Görev Listesi
1) Gazze hakkındaki yazıya göre Allah hükmünü kimlerin eliyle verecektir?
2) Lütfen Gazze hakkındaki yazıyı kaldığı yerden sürdürün.

##### Metin #####

Ali Bulaç yazdı: Ashab-ı Uhdut’tan Gazze’ye

İslam ülkeleri ve diğerleri bu katliama seyirci kalıyorlarsa da, “Göklerin ve yerin mülkünün kendisine ait olan yüce Allah her şeye (oyup bitene) şahittir.” Ve O, zillet giysisi yerine izzet elbisesi giyen Müslümanlar eliyle hükmünü verecektir.

Ali Bulaç'ın yazısı:

“Kahrolsun Ashab-ı Uhdud. ‘Tutuşturucu-yakıt dolu o ateş,’ Hani kendileri (ateş hendeğinin) çevresinde oturmuşlardı. Ve mü’minlere yaptıklarını seyrediyorlardı. Onlardan, yalnızca ‘üstün ve güçlü olan,’ övülen Allah’a imân ettiklerinden dolayı intikam alıyorlardı. Ki O (Allah), göklerin ve yerin mülkü O’nundur. Allah, her şeyin üzerinde şahit olandır.” (85/Buruc, 4-9.)

##### Girdi Verileri #####

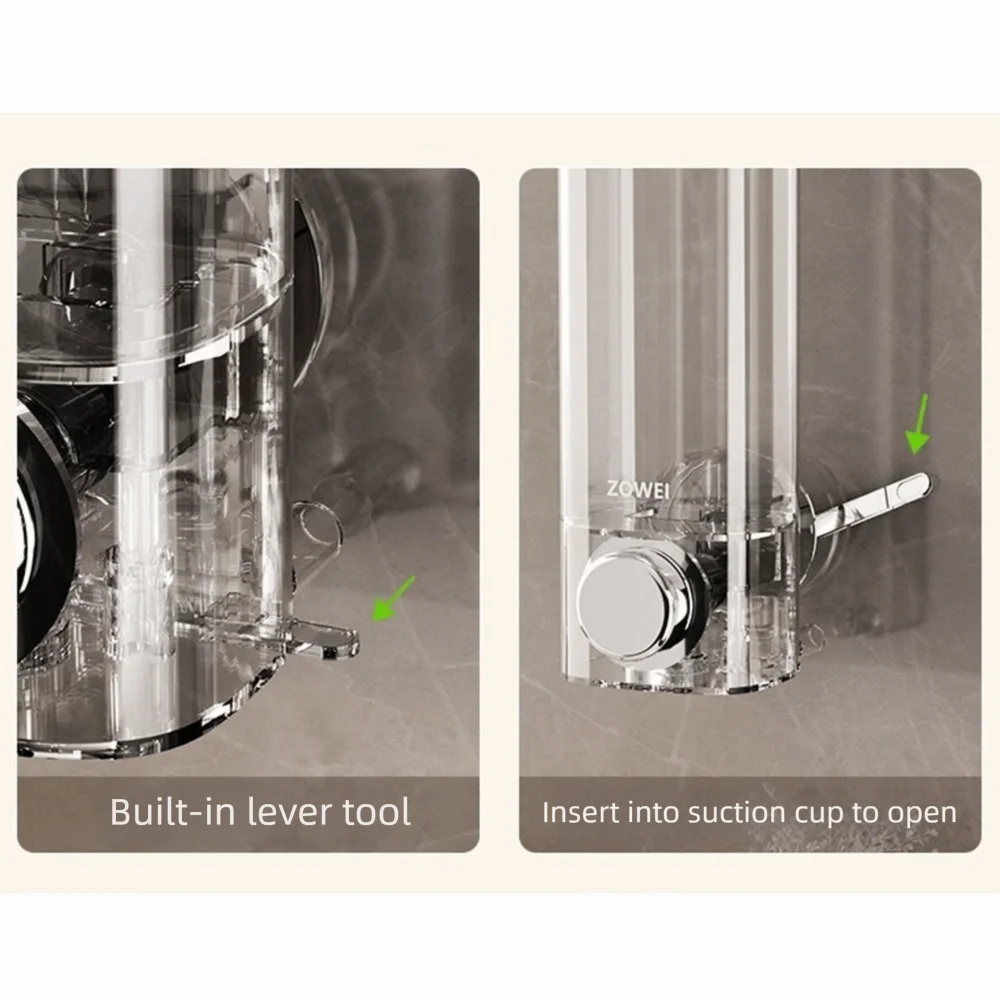 Built-in lever tool

ZOWEI

Insert into suction cup to open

#####

Yazılı Yanıtlar
1) Zillet giysisi yerine izzet elbisesi giyen Müslümanlar eliyle.

2)
“Ashab-ı uhdud” inançlarından vazgeçmedikleri için mü’minleri hendeğe atıp işkenceyle öldüren kimselerdir. Ayetteki fiillerden, erkekler yanında kadınların da işkenceye maruz kaldıkları anlaşılıyor. Yüce Allah mü’minlere işkence edenlere ve işkenceyi seyredip müdahale etmeyenlere ya da elden geldiğince buna tepki göstermeyenlere lanet etmekte veya “kahrolsunlar” demektedir. Yüce Allah’ın gazabına maruz kalanlar mü’minleri hendeklere atıp öldürenlerdir. Ashab-ı uhdud’un kimler olduğu, nerede ve ne zaman yaşadıkları konusunda Kur’an-ı Kerim herhangi bir bilgi vermemektedir. Ancak eğer işkenceye maruz kalanlar Hz. İsa’nın tebliğine ve yoluna tabi olanlar ise olayın en azından milattan sonra vuku bulduğunu söylemek mümkün.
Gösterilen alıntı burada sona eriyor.